── Source extract ──

The History and Impact of the United Fruit Company in Costa Rica

Everything we see on the grocery shelf has a story. Some of those stories are more dramatic than others.  Bananas are one of those fruits that most of us have bought by the bunch since childhood, but the history of this tropical fruit may give you a reason to pause before you purchase the next bunch.

Brief history

Bananas have been a staple for people living in the tropics for generations. But in 1870, Captain Lorenzo Dow Baker bought some bananas in Jamaica for one shilling and sold them in Jersey City, in the United States, for $2.

The promise of significant profits caught the attention of railroad and steamship barons from Boston. Captain Baker formed a partnership with Andrew Preston, and together they formed the Boston Fruit Company.  The company also owned the largest steamship private fleet globally, known as the Great White Fleet. (1)

Steamships could get the bananas from the tropics to buyers in the north, but they soon saw the need for expansion in those Central American countries. 

Boston Fruit Company proposed a merger in 1899 with Minor C. Keith, who owned three banana companies with extensive holdings in Costa Rica, Panama, and Colombia. Keith was involved in producing, transporting, and marketing bananas, sugar, cocoa, abaca, and other tropical agricultural products. But most important was the fact that he owned an extensive railroad system in Central America and Columbia. (6) With this new partnership, the United Fruit Company was born.

By the mid-20th century, the company owned over 600,000 acres in Central America and the Caribbean, giving them immense control over local politics and national economies. By 1930, United Fruit Company controlled 90% of the banana import business in the United States and was the largest employer in Central America. The European market soon followed.

Over the next few decades, they bought up most of their competitors in Central America. (5)

The United Fruit Company could be described as a monopoly in certain regions known as the Banana Republic, including Costa Rica and Honduras. (2) They developed strong relationships between the Columbian and American governments by building their railway system.

As more foods were being processed, the company saw the need to diversify to meet demand.  New items were hitting the shelves, such as canned pineapple and dried fruits. In 1970 United Fruit Company merged with AMK Corporation to form United Brands Company.  That conglomerate became Chiquita Brands International in 1989.

Costa Rica

As demand rose, the United Fruit Company saw the need to expand to the Southwest regions of Costa Rica in 1937. This was an area of minimal human habitation and was considered a primeval wilderness.

The company’s goal was to get crops to the coast to be transported to international markets. This required additional rails to be laid.

It takes a lot of hands to build a railroad. Local communities could not fill these jobs, so United Fruit and the Costa Rican government imported labor by the thousands from China, Jamaica, Cape Verdi Islands, and Italy. That stretch of the railroad was completed in 1940. (3)

───
── Listed records ──

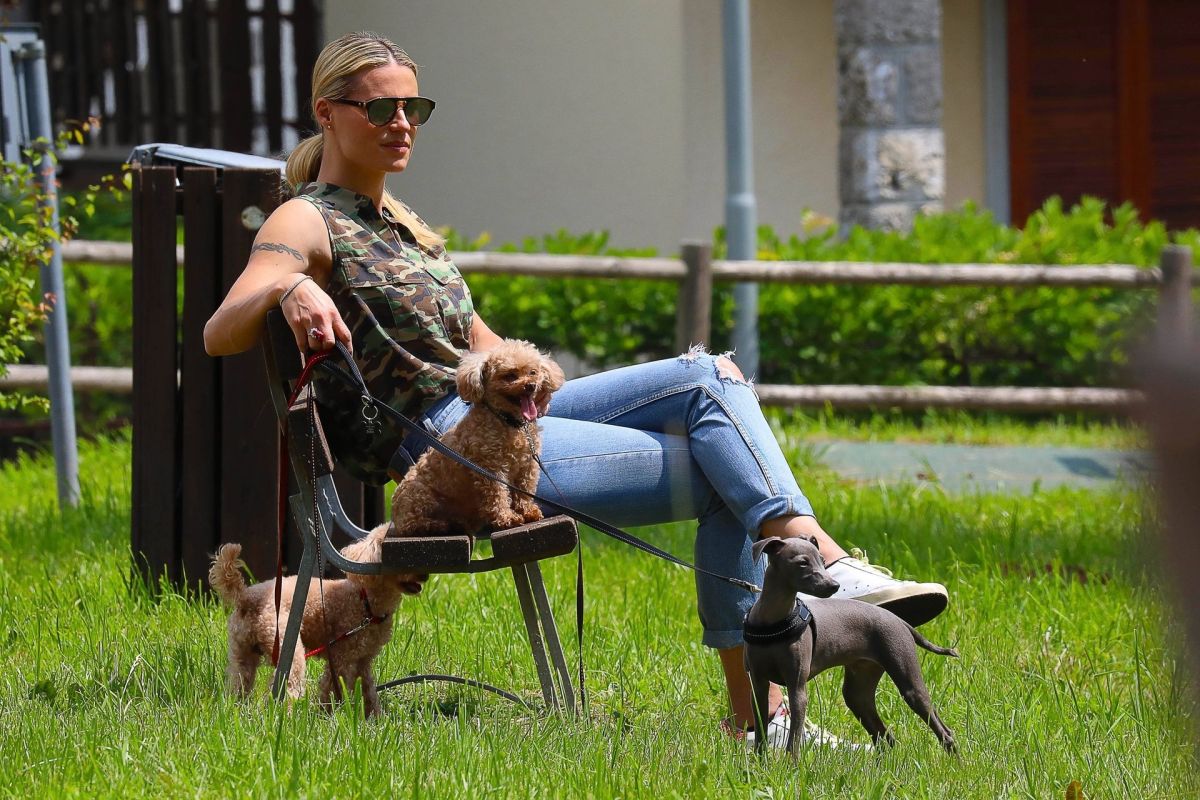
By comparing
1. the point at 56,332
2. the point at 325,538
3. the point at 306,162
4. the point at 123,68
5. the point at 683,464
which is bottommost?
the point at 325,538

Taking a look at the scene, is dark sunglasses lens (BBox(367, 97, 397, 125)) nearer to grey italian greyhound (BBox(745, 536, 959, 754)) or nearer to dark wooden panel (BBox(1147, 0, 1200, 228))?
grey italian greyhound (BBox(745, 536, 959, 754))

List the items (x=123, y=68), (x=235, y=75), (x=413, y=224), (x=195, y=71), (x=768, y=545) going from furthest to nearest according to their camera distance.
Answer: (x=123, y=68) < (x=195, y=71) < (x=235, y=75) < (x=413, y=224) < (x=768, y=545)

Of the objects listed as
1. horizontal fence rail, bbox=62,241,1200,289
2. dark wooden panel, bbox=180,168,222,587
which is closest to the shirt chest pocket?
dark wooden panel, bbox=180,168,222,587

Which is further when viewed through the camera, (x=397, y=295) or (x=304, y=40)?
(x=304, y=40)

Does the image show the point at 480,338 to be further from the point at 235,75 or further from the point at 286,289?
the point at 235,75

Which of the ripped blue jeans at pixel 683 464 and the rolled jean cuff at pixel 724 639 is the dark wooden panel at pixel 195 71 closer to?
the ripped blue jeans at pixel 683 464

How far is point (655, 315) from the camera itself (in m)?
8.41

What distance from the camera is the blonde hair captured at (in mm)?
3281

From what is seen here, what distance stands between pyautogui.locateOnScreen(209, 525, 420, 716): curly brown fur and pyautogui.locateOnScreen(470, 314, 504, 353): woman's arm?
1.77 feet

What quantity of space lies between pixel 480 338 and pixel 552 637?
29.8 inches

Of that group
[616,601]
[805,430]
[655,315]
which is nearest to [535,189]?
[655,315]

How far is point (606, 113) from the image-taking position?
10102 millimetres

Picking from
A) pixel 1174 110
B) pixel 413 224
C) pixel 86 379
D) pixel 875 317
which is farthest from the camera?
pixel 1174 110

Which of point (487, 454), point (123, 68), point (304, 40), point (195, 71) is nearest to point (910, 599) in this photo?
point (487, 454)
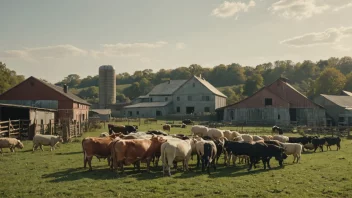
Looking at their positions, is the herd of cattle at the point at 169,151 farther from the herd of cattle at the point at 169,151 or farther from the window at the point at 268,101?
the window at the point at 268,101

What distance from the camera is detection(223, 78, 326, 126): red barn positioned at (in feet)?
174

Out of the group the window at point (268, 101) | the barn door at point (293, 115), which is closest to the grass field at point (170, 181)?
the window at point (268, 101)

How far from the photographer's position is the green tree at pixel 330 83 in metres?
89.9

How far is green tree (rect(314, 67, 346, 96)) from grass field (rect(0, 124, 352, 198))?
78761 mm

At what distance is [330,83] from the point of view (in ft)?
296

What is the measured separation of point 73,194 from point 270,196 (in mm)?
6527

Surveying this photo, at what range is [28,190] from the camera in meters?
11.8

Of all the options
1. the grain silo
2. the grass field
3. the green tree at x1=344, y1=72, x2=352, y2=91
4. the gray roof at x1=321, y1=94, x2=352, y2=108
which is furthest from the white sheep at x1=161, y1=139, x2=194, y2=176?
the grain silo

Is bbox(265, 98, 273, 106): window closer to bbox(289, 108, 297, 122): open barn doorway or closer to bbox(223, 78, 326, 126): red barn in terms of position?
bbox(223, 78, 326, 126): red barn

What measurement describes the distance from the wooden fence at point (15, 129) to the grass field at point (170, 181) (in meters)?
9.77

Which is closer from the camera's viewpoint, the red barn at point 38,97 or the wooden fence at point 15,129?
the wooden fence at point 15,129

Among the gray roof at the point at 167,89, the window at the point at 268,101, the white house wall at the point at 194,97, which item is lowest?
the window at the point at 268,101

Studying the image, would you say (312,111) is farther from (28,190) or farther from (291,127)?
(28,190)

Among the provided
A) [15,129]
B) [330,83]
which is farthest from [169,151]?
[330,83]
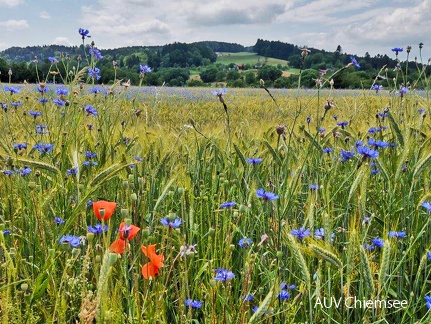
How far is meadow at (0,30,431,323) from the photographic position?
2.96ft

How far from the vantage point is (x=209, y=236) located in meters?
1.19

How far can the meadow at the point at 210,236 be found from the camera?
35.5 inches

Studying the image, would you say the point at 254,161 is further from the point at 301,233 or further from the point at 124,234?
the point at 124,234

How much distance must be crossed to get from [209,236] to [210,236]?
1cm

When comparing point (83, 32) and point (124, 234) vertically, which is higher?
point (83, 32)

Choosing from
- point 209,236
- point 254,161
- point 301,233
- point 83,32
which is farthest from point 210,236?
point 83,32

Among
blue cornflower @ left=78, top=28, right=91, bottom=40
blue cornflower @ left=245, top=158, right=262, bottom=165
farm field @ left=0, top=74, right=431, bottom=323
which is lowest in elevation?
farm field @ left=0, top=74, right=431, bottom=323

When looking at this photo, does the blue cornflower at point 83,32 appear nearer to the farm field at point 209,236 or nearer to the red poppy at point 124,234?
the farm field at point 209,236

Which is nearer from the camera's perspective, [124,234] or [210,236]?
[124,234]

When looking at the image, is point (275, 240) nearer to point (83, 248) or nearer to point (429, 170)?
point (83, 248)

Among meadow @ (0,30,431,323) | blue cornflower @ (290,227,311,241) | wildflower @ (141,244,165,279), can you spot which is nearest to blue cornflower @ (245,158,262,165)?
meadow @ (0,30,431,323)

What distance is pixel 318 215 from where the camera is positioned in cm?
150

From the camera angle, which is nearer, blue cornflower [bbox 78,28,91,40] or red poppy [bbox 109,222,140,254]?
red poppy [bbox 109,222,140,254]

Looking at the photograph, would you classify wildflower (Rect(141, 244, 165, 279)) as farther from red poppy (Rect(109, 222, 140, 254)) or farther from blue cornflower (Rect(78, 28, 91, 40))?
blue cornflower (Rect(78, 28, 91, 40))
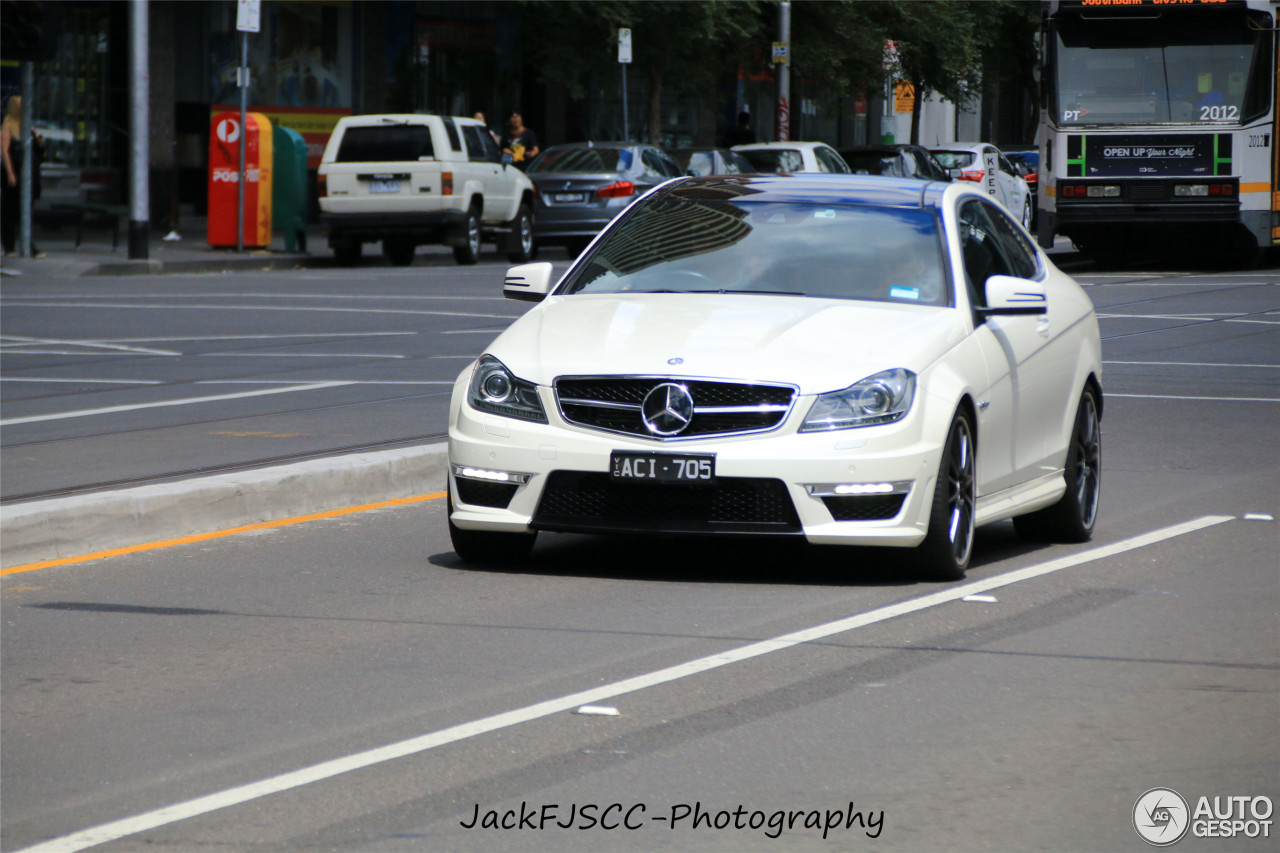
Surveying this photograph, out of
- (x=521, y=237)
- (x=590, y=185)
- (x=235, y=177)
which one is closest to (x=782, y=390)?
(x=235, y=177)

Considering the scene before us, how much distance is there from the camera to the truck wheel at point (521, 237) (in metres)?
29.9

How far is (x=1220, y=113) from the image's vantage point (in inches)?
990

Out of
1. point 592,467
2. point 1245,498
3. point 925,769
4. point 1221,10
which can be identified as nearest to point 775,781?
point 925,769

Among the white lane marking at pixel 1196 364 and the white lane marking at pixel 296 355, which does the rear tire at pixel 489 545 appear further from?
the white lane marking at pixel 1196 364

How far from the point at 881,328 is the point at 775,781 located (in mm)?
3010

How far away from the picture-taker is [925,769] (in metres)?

───
── Listed records ──

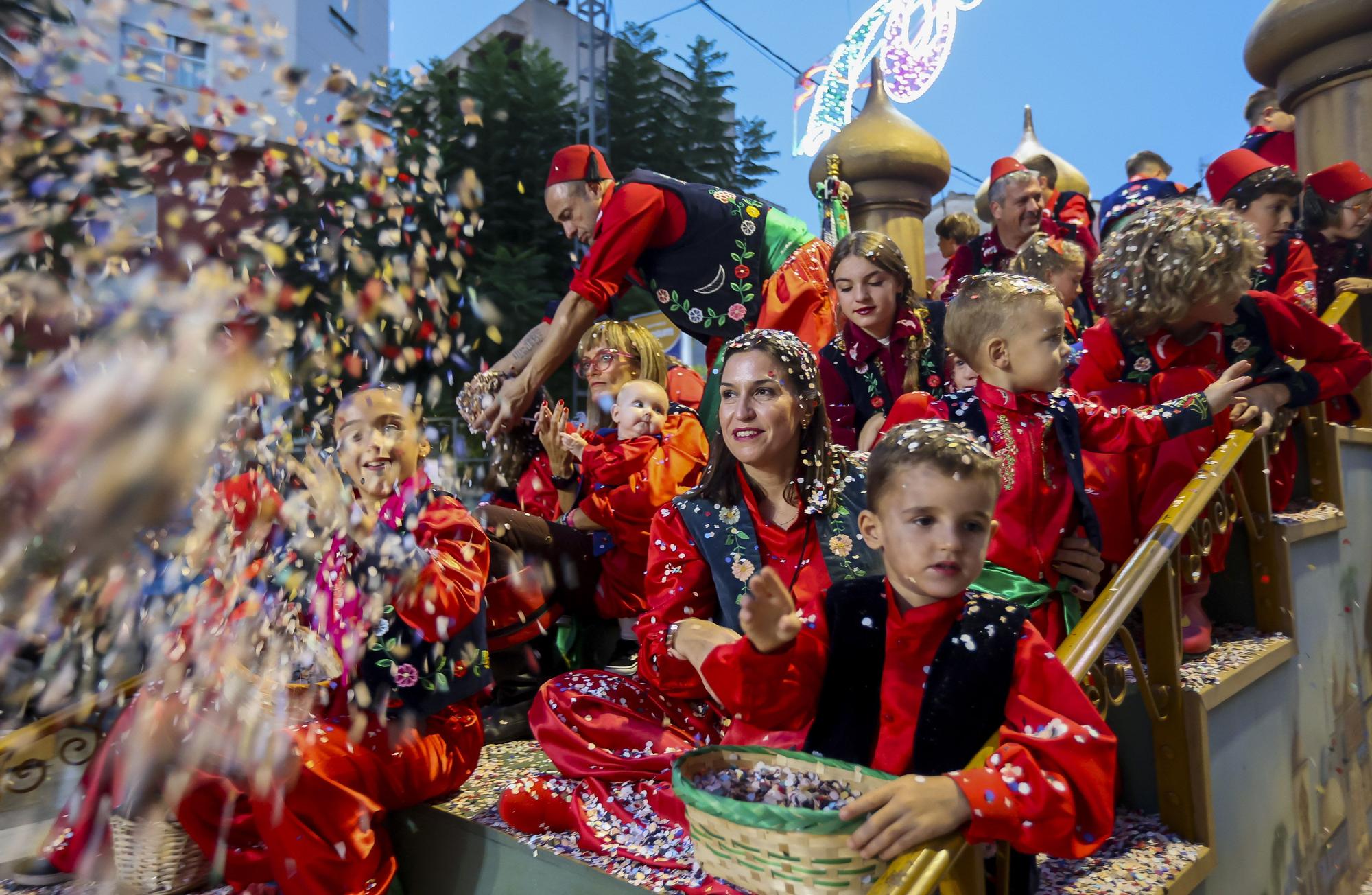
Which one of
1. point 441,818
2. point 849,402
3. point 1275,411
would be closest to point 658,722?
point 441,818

───
── Listed records ──

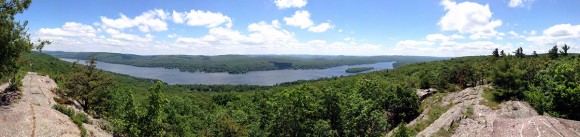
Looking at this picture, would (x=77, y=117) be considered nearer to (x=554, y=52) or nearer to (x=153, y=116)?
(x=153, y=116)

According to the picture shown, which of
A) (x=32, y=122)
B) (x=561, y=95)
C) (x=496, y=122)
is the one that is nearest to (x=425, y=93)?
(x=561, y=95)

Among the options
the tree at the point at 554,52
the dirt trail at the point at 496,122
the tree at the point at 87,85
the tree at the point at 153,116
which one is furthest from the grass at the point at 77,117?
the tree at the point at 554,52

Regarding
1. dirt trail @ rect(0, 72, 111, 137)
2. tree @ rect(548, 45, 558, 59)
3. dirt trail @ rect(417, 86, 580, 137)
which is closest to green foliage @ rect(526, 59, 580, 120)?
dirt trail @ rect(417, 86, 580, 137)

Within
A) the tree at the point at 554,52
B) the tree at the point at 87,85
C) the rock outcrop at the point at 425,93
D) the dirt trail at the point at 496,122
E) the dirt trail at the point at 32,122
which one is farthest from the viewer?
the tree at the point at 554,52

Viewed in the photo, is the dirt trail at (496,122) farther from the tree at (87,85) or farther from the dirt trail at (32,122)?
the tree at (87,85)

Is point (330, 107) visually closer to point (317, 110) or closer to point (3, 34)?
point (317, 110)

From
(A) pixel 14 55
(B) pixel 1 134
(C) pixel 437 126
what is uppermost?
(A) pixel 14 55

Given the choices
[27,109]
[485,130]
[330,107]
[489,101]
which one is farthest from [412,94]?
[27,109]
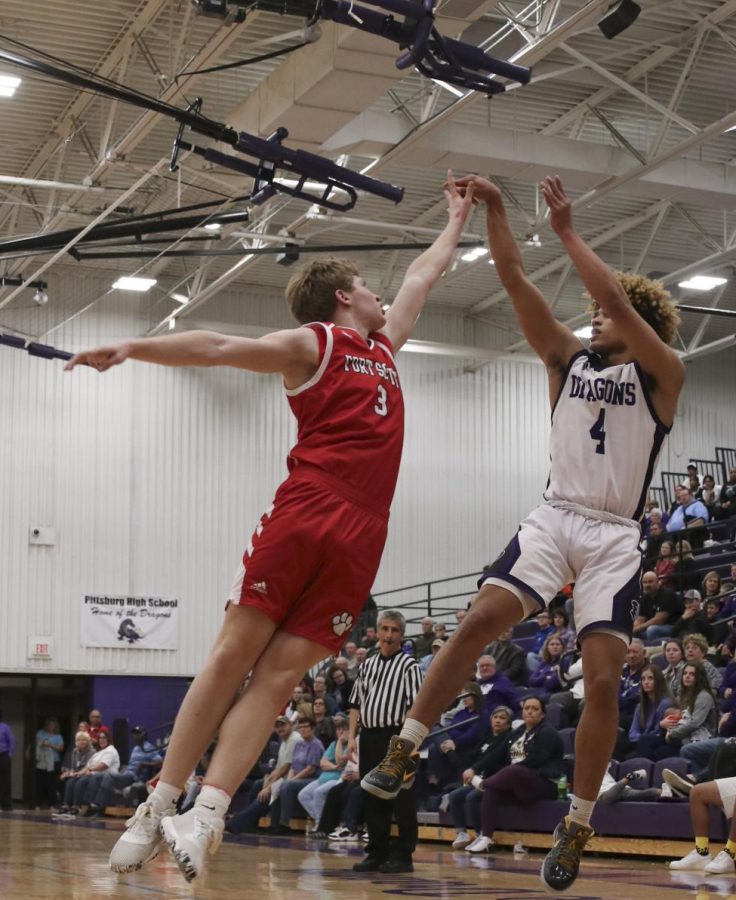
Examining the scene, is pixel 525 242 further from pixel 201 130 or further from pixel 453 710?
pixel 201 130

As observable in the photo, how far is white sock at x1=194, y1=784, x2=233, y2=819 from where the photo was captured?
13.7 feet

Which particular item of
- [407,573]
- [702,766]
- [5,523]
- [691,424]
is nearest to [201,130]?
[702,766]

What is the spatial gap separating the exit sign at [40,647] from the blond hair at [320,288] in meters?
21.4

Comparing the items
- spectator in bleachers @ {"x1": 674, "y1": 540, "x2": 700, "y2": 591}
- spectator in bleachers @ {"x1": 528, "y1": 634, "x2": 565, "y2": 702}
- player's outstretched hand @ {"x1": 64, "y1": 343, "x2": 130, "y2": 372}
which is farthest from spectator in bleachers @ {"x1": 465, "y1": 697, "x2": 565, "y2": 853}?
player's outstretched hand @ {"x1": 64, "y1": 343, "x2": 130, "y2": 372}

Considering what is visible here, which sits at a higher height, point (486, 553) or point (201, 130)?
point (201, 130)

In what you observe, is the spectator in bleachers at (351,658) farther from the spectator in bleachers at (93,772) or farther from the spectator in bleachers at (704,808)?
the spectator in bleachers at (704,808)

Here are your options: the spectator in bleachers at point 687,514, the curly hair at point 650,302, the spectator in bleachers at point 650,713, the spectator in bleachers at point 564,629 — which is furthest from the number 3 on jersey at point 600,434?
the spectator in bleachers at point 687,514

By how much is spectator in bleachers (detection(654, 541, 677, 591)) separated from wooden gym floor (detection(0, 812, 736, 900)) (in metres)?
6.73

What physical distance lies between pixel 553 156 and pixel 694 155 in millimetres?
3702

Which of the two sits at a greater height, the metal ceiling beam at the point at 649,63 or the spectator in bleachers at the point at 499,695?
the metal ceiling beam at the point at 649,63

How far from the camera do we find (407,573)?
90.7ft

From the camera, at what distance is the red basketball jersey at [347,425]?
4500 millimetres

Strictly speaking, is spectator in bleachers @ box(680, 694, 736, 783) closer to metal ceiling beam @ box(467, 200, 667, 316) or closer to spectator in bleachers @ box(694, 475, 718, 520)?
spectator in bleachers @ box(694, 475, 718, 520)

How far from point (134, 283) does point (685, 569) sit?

───

Required tasks:
A - In the United Fruit Company history, what share of the banana import business in the United States did the company control by 1930?
B - Turn the paragraph beginning "As more foods were being processed" in the United Fruit Company history into a short list that keeps its main facts.
C - Continue the United Fruit Company history from where it stops.
The data has no connection to the text about the United Fruit Company.

Answers by task:
A - 90%

B -
- As more foods were processed, the company diversified to meet demand, and items such as canned pineapple and dried fruits reached the shelves.
- In 1970, United Fruit Company merged with AMK Corporation to form United Brands Company.
- In 1989, that conglomerate became Chiquita Brands International.

C -
While the message from the company was that they were providing good jobs and bettering their local economies, it came with trepidation.

They did build needed infrastructure, but the company manipulated what roads were to be made. They feared that building government roads would take away business from their profitable rail system.

The reality was that employees and overseas investors benefited from the company’s profits more than the residents.

The Great Banana Strike of 1934

While the company promised economic improvements, the workers were suffering from low wages and other exploitation.

In 1934, over 100,000 workers from 30 separate unions declared the Great Banana Strike.

It all began on August 4th with one man, Carlos Luis Fallas, representing the Atlantic Workers Congress. He presented a list of requests to United Fruit Company’s management, which they denied, and a strike followed.

The strike affected the largest area ever recorded, from Turrialba to the Panamanian border.

Earlier in that decade, the exporters had taken a big hit during the depression.  At that point, the company left banana production to local plantations. This resulted in poorer working conditions and fewer available jobs.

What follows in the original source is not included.